-- Selected text --
=====
Susan has been an ICU nurse for over 20 years. She is responsible for an old patient, acutely admitted a few hours ago. His condition is severe and unstable. Soon after Susan started her shift, the patient’s wife, daughter and grandson arrived. Susan greets them at the door. She puts out chairs and gives the patient’s wife the chair closest to him, telling her that she can hold his hand. She offers them something to drink. Then she talks about the patient’s condition, the treatment and the equipment. Later three more relatives arrive. Despite the ward’s fixed visiting hours and limited numbers of visitors, Susan welcomes them and fetches more chairs. They all sit around the bed, sometimes talking, sometimes quiet. The atmosphere is peaceful. Susan sits in the background and tells her colleague: “I think this is a nice situation”.
(Field note, ICU 3)
Susan is confident and very capable. She can combine caring for a critically ill patient and many family members. She is flexible and ignores the visiting regulations by exercising discretion to meet the family’s needs.
=====
-- Input data --
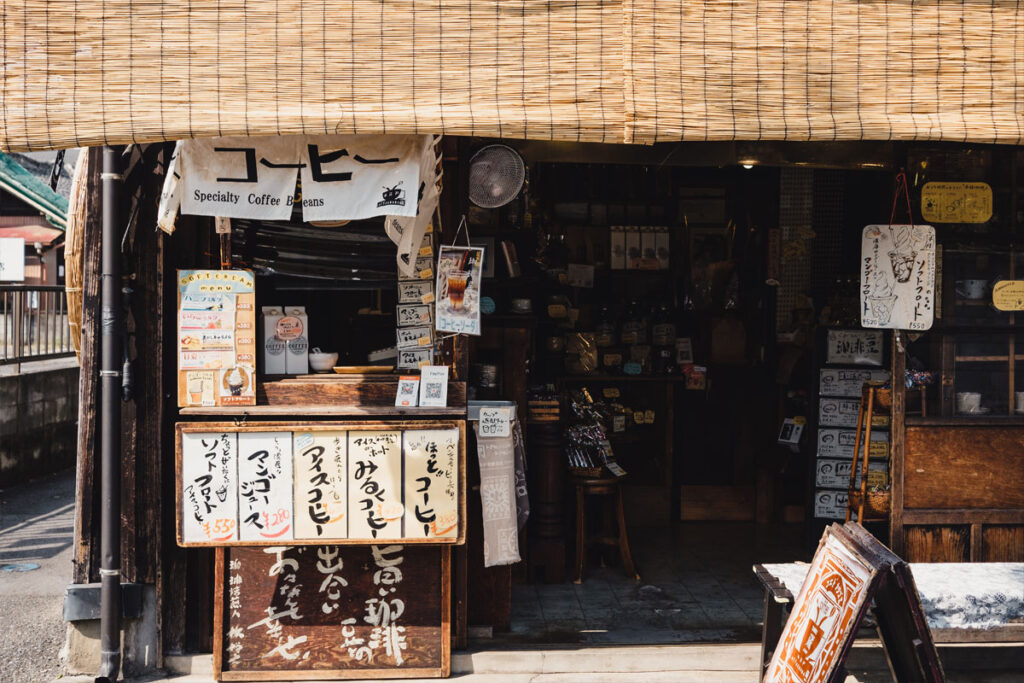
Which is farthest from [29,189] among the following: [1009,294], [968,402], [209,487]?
[1009,294]

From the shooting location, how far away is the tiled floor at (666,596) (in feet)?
21.3

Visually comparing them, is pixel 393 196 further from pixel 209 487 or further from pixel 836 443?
pixel 836 443

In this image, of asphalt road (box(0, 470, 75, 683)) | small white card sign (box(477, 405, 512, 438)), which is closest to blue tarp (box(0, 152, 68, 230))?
asphalt road (box(0, 470, 75, 683))

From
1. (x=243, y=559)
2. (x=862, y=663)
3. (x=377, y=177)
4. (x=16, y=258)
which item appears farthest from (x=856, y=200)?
(x=16, y=258)

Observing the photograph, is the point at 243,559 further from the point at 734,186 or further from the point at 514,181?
the point at 734,186

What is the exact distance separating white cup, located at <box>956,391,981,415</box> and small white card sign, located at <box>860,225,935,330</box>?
0.69 m

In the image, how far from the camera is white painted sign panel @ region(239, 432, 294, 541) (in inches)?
220

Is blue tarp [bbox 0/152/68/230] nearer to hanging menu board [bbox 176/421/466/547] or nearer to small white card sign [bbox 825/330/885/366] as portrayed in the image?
hanging menu board [bbox 176/421/466/547]

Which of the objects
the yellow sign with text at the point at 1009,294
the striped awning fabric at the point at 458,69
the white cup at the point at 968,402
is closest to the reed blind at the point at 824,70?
the striped awning fabric at the point at 458,69

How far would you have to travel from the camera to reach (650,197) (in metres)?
10.4

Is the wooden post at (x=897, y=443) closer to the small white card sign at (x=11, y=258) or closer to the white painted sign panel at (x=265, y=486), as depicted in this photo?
the white painted sign panel at (x=265, y=486)

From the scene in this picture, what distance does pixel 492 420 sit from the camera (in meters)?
6.09

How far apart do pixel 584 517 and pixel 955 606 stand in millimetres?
3497

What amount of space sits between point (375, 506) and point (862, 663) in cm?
372
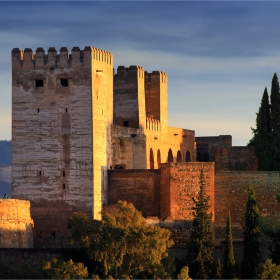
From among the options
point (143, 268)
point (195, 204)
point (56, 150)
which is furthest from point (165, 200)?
point (143, 268)

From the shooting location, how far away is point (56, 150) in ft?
213

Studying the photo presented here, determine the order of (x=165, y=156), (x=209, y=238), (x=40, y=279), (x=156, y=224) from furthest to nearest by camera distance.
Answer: (x=165, y=156)
(x=156, y=224)
(x=209, y=238)
(x=40, y=279)

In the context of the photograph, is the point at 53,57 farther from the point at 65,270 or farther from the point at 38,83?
the point at 65,270

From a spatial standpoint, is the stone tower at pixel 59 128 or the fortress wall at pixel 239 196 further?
the fortress wall at pixel 239 196

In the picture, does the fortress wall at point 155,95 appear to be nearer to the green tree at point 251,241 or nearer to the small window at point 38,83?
the small window at point 38,83

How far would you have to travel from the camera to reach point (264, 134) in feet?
243

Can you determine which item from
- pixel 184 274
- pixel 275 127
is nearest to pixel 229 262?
pixel 184 274

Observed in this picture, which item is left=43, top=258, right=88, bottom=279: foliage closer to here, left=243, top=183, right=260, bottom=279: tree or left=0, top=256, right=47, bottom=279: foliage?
left=0, top=256, right=47, bottom=279: foliage

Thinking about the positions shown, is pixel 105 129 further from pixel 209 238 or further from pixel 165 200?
pixel 209 238

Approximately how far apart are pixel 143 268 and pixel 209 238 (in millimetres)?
5296

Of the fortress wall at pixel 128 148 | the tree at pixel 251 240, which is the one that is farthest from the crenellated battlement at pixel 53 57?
the tree at pixel 251 240

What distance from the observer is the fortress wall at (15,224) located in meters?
60.2

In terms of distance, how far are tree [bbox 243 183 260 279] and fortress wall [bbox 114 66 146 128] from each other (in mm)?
16102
=====
-- What you need to do --
1 > Answer these about the ICU nurse passage:
(a) How long has Susan been an ICU nurse?
(b) Which relatives arrived soon after Susan started her shift?
(c) What does Susan ignore in order to meet the family's needs?
2 > Could you carry on the ICU nurse passage from its last sentence?
The records are material separate from the ICU nurse passage.

-- Per-task outputs --
1 >
(a) Over 20 years.
(b) The patient's wife, daughter and grandson.
(c) The visiting regulations.

2 >
Sound knowledge of critical illness and family care gives clinicians confidence when informing families about ICU patients’ complex conditions. Oscar, a nurse, said:
“… it’s very important for me to have good knowledge, understand the patient’s disease, know the pathophysiology and understand the intensive care provided so I can explain this clearly and simply to families”.
(Field note, ICU 4)
However, more experience and knowledge does not necessarily mean better family care. Several participants said that older, experienced nurses could be less flexible and tolerant than younger ones. One nurse said: “I was better before, now I get tired of them [families]”, while another stated: “I’m so old, I can’t face having relatives around so much”. Younger nurses often showed more commitment and flexibility. Regardless of age and experience, the degree of tolerance was clearly seen in clinicians’ behavior towards families. It varied between the extremes of calm, polite, supportive, and inclusive clinicians and abrupt, rude, critical, and dismissive ones.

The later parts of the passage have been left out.